YOUR GOAL: Working through the records below, count the lines that include "States". The reply is that number alone.

DATASET EXTRACT:
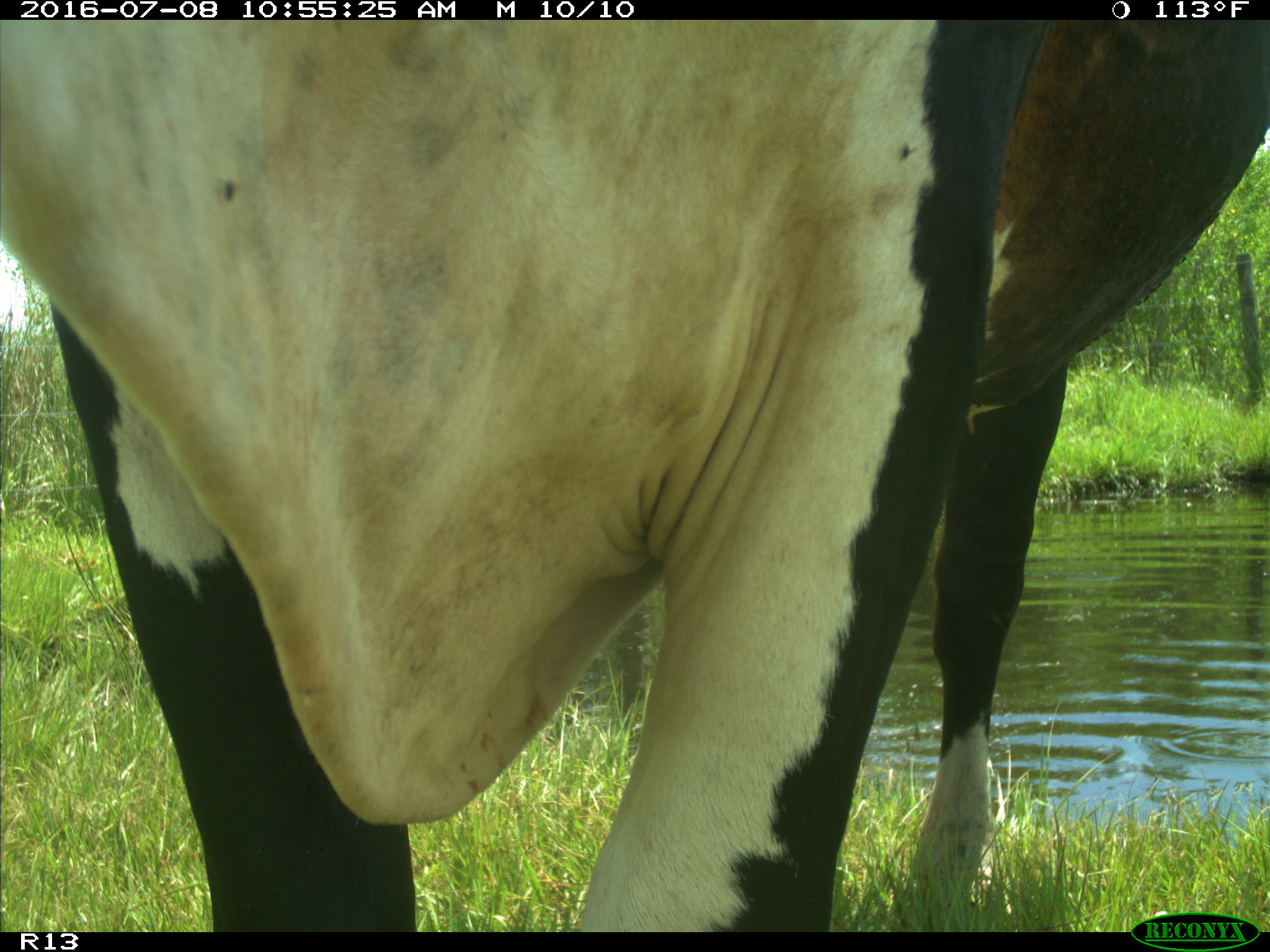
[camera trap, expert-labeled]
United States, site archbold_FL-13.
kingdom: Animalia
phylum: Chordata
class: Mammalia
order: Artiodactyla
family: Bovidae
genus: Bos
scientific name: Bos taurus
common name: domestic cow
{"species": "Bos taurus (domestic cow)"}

---

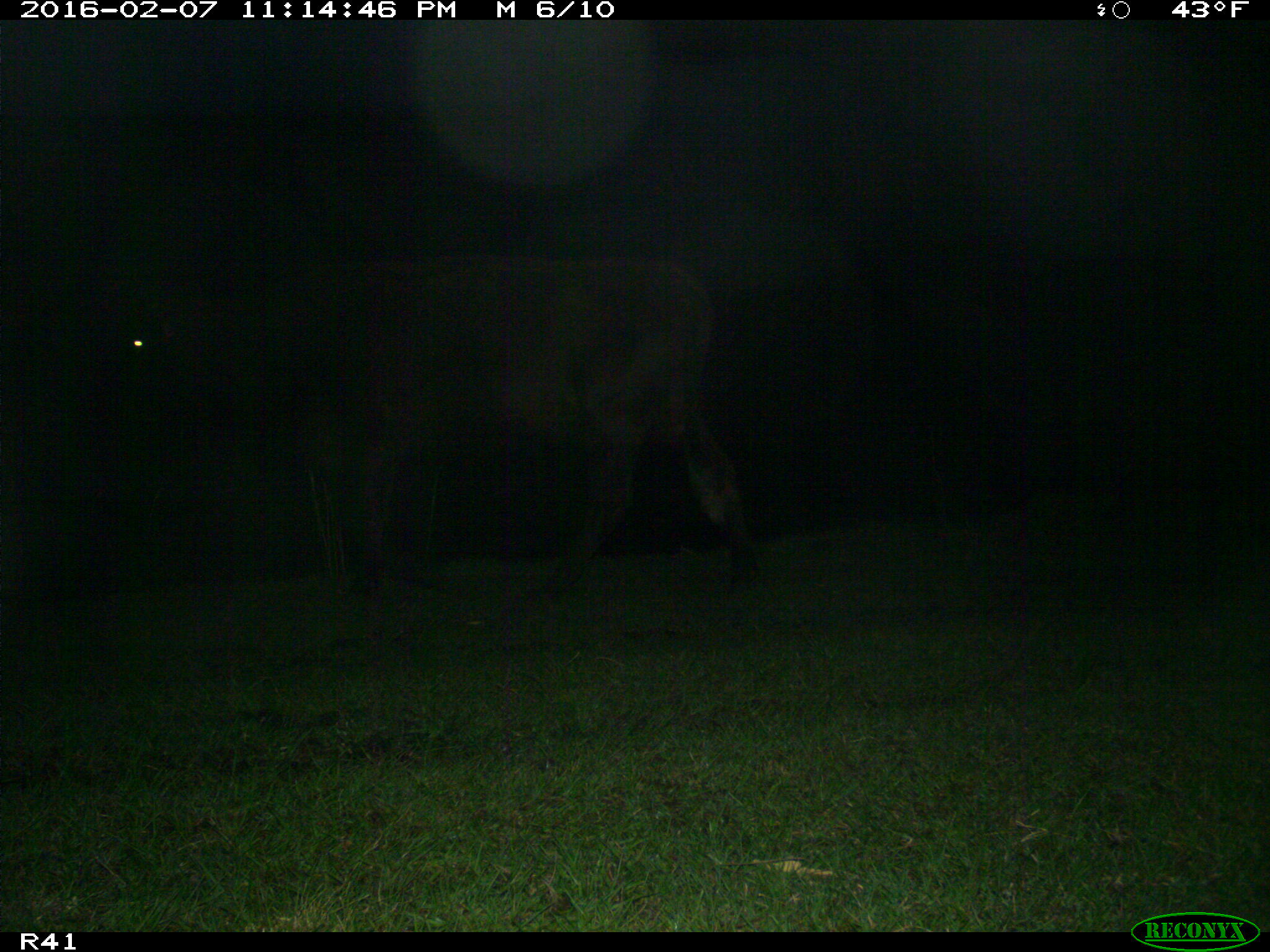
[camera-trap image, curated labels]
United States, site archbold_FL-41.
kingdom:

REPLY TO THE EXERCISE: 2